Septima reflexión
Las clases
con Jacinto continúan normalmente. La profesora de este muchacho me comentó que
aunque había comenzado a ponerse al día y a portarse mejor, había vuelto a ponerse
irresponsable en los últimos días. Me pidió que trabajar bastante con él los
dictados.
Efectivamente
eso hice, hicimos un dictado acerca del rey Midas que no habíamos terminado
antes y le dicte cada palabra lentamente. Cada vez que terminaba un párrafo me
decía que no quería escribir más, que lo dejara ir. Yo le decía que no, que
teníamos que seguir hasta las tres. Seguimos escribiendo y en vista de su
descontento (Por que se le notaba la rabia, no quería hacer algo) por alguna razón
se me salió y le dije que nos teníamos que quedar hasta las tres por que esa
era la hora que la profesora dictamino. Imagino que lo entendió como “Eso
significa que estamos aquí es por la profesora, pero a él si lo puedo
convencer” por qué su reacción fue comenzar a quejarse y simular dolor. Supuse
que era una fachada pero logró convencer una parte de mí. Esta pequeña parte de
mí no sirvió para hacer que dejáramos de escribir igualmente. A las tres regresamos al salón, el llego
contento saltando como si no le doliese absolutamente nada.
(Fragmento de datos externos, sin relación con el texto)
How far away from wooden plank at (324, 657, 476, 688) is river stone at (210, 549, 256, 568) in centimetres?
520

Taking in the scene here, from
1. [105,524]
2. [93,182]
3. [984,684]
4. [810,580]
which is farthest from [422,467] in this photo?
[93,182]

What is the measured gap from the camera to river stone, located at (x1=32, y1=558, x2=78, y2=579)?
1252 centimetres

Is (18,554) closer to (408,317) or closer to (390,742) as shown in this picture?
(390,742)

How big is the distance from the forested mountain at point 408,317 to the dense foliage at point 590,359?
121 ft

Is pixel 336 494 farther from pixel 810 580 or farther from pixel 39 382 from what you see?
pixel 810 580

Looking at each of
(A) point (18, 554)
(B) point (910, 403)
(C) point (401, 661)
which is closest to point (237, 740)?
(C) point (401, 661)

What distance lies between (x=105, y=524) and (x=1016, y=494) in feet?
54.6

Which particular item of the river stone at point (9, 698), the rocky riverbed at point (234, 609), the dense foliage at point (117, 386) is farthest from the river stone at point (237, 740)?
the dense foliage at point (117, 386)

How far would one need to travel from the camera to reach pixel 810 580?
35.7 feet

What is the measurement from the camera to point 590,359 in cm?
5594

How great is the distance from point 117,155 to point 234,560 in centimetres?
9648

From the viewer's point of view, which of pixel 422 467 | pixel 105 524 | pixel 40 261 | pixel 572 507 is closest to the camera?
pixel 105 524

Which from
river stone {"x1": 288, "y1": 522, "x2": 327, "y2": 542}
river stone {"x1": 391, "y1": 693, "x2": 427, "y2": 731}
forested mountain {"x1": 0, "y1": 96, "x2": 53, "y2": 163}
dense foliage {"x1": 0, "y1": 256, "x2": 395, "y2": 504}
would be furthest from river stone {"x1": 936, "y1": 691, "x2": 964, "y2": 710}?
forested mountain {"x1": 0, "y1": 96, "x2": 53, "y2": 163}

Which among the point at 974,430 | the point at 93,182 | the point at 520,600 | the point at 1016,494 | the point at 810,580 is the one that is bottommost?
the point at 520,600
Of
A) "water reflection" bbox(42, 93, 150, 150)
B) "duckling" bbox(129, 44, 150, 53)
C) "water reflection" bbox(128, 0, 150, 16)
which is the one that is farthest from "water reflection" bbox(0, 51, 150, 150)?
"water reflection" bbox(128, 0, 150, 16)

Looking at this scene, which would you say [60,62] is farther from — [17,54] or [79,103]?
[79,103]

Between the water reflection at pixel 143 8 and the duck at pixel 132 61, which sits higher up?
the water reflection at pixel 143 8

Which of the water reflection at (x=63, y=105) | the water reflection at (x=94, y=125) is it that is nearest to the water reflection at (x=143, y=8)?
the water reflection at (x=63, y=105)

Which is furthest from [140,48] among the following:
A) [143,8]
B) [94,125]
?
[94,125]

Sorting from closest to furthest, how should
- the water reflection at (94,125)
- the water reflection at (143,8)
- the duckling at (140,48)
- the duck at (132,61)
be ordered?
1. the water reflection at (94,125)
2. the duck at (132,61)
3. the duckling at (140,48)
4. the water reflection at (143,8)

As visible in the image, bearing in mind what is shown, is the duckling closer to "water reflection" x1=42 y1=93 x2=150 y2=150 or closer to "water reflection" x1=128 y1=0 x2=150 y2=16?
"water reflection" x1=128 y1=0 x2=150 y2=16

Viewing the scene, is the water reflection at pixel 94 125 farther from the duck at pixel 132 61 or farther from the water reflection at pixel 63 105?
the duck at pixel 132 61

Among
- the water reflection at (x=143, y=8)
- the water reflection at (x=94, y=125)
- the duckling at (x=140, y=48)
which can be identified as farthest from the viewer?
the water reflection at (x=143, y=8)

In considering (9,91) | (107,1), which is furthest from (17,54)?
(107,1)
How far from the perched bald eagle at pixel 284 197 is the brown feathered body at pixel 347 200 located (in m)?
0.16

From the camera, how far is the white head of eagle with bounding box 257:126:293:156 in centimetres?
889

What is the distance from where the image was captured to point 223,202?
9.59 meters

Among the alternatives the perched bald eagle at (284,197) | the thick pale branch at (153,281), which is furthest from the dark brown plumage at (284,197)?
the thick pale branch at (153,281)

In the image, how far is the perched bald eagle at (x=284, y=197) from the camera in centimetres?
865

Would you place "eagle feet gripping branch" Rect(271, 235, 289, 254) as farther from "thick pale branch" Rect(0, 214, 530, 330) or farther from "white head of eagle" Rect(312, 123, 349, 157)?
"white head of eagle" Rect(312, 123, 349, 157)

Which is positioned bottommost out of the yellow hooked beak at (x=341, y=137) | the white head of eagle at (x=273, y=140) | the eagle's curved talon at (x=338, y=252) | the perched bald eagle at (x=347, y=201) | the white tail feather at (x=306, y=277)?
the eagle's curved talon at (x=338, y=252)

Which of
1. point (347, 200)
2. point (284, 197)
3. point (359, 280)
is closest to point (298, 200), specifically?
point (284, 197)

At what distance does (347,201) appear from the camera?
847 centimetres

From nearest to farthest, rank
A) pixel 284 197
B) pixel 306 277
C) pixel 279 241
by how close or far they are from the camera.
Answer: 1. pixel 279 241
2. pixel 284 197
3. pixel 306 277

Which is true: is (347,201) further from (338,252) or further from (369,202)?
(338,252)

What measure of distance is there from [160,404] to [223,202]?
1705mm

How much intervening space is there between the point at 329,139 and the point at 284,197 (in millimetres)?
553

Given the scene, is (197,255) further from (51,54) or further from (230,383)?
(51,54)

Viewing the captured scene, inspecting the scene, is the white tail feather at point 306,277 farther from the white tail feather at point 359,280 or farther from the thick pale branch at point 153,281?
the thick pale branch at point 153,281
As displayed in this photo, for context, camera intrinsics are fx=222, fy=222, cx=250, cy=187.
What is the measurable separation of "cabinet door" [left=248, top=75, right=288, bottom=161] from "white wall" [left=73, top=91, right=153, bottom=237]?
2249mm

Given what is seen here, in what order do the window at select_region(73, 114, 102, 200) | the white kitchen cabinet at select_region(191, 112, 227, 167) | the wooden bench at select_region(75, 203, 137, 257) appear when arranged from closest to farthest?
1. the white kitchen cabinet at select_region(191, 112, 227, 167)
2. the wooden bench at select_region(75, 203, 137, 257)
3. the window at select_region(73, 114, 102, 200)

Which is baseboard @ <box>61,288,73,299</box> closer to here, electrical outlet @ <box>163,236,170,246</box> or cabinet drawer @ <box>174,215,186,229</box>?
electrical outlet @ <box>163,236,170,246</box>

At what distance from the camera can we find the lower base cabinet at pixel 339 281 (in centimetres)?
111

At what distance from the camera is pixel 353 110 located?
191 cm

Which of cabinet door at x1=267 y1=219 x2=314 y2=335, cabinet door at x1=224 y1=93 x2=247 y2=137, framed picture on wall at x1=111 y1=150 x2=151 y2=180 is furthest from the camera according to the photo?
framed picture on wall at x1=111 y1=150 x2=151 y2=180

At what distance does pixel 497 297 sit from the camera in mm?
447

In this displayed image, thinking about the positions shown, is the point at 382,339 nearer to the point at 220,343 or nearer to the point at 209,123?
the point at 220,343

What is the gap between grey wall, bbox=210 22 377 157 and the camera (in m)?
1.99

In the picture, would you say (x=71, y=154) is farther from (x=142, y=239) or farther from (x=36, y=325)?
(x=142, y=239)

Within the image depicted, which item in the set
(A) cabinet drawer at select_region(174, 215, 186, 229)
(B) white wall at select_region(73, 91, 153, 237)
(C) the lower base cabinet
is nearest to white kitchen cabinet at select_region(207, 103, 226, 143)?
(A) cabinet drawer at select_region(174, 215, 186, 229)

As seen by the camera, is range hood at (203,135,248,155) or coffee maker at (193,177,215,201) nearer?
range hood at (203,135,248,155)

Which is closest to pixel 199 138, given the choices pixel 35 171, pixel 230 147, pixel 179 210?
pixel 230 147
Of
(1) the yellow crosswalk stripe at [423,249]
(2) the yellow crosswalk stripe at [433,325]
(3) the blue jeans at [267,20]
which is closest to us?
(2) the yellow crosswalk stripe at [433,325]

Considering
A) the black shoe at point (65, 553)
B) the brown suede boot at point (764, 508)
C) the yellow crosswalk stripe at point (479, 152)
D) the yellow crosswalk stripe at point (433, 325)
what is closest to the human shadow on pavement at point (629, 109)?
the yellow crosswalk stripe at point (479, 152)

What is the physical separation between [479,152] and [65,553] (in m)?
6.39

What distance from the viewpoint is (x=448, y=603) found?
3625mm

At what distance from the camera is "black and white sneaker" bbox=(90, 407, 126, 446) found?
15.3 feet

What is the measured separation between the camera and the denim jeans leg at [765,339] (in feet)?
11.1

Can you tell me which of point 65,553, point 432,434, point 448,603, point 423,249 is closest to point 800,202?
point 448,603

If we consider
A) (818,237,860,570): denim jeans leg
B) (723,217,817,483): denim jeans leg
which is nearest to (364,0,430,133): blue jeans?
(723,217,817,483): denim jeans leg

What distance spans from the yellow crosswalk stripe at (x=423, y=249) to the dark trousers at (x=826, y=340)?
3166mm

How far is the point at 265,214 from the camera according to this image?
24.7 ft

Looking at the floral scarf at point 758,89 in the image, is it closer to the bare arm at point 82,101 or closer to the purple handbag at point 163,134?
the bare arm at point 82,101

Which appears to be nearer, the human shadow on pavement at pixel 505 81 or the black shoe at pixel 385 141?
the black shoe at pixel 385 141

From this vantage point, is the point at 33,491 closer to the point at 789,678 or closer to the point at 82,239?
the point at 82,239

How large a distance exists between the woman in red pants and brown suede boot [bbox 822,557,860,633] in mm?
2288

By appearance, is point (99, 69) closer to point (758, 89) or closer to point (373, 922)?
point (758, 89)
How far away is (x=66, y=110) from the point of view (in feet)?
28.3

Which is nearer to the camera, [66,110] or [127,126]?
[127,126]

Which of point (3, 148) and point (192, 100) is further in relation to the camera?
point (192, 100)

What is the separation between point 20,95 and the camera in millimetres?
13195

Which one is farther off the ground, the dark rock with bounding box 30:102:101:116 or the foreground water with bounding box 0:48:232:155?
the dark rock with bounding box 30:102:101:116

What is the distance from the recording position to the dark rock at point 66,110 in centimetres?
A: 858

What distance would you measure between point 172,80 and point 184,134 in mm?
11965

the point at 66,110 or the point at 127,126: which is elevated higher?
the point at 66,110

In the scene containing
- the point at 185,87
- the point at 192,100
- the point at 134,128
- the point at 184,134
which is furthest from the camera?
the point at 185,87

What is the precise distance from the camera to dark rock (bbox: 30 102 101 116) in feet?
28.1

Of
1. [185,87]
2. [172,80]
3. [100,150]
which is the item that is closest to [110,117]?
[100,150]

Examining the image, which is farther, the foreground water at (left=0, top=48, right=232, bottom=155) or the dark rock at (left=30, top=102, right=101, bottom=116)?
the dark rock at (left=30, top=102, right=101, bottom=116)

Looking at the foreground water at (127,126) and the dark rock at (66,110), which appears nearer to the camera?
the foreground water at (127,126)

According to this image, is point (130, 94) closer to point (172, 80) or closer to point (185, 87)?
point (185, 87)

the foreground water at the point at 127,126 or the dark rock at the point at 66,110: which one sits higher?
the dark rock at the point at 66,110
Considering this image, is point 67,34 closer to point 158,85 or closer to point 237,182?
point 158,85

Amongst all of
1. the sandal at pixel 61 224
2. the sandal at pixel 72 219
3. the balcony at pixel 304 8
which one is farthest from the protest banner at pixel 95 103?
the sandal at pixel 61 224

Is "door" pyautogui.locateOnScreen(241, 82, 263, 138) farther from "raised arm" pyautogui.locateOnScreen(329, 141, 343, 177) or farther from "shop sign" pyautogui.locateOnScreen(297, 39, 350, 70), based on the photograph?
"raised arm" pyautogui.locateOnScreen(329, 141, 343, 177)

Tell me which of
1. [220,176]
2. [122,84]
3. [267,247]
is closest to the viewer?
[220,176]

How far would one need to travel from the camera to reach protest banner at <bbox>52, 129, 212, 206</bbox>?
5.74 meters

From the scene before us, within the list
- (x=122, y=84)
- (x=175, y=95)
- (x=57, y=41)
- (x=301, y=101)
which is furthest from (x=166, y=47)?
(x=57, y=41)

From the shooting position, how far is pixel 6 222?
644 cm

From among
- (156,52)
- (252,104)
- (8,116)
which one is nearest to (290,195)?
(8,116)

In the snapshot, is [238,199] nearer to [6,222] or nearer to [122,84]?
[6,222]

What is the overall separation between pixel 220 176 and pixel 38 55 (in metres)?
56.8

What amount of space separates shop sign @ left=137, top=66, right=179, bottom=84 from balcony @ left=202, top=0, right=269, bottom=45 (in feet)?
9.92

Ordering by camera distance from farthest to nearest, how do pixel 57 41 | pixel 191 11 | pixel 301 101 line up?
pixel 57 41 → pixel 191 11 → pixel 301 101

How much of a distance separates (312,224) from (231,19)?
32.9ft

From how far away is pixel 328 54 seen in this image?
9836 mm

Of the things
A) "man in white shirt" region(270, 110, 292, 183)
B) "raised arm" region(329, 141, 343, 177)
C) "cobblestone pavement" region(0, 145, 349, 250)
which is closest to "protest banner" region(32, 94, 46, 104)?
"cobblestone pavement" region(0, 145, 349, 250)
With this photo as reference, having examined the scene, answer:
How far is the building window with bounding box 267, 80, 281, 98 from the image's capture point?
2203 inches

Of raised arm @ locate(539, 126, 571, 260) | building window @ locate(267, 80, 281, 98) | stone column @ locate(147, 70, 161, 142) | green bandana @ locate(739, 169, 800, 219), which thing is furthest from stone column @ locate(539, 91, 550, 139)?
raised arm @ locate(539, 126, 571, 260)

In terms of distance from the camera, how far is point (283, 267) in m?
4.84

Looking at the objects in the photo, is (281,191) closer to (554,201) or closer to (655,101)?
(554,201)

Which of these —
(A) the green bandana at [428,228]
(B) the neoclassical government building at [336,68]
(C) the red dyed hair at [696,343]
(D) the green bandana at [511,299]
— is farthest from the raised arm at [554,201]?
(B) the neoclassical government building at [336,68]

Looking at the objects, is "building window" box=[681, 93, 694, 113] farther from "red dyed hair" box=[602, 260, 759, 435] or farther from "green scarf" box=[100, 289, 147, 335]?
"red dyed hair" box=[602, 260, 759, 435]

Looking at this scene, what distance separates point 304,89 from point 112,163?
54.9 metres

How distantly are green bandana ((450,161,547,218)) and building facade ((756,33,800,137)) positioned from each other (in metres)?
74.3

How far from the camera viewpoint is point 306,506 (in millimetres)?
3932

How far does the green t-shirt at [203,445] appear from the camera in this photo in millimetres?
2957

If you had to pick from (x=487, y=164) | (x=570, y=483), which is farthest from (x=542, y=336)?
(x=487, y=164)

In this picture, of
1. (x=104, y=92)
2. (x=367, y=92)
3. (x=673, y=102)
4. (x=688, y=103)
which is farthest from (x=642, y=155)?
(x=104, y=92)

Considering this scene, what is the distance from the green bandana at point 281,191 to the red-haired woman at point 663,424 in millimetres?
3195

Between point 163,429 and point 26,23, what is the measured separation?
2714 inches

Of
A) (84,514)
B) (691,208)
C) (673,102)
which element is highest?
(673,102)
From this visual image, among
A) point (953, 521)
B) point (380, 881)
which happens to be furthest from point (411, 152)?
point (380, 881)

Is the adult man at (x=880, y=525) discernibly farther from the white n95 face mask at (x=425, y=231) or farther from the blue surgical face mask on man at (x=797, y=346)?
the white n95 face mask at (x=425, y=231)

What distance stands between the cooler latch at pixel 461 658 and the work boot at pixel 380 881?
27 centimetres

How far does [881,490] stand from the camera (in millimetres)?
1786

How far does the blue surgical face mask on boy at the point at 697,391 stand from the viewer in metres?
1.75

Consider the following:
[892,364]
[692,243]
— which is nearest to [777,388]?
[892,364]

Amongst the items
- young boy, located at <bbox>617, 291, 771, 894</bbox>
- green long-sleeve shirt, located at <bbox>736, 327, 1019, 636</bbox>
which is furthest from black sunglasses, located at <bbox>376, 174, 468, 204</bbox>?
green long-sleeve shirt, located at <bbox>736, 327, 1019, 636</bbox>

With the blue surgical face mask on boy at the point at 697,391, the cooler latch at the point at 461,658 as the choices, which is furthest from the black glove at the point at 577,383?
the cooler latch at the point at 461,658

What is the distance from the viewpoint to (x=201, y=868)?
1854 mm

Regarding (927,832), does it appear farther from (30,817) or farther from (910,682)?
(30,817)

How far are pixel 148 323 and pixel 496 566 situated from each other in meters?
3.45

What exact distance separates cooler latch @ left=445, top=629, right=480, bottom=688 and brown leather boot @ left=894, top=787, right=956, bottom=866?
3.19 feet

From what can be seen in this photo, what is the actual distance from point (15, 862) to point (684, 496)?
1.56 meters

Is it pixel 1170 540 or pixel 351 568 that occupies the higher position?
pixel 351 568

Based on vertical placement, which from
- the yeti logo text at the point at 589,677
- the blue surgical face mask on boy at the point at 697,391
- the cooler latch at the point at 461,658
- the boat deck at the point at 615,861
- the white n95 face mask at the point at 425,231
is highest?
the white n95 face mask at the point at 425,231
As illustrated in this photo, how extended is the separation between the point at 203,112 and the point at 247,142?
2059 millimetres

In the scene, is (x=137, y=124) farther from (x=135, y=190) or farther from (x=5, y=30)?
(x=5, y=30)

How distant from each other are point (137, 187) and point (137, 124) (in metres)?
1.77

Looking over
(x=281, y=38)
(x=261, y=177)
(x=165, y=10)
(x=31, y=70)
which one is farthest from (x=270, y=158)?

Le dije a la
profesora lo que hicimos y le comente que se quejó bastante. Ella lo llamo y le
dijo, él se quedó callado. Él sabía que la profesora sabía que lo de “Estoy
cansado” era una excusa para evitar hacer algo. A ella no le pudo mantener la
mentira. Se le advirtió que la próxima vez no sucedería.
Esta
experiencia me hizo preguntar ¿Hasta qué punto se le puede creer a un estudiante?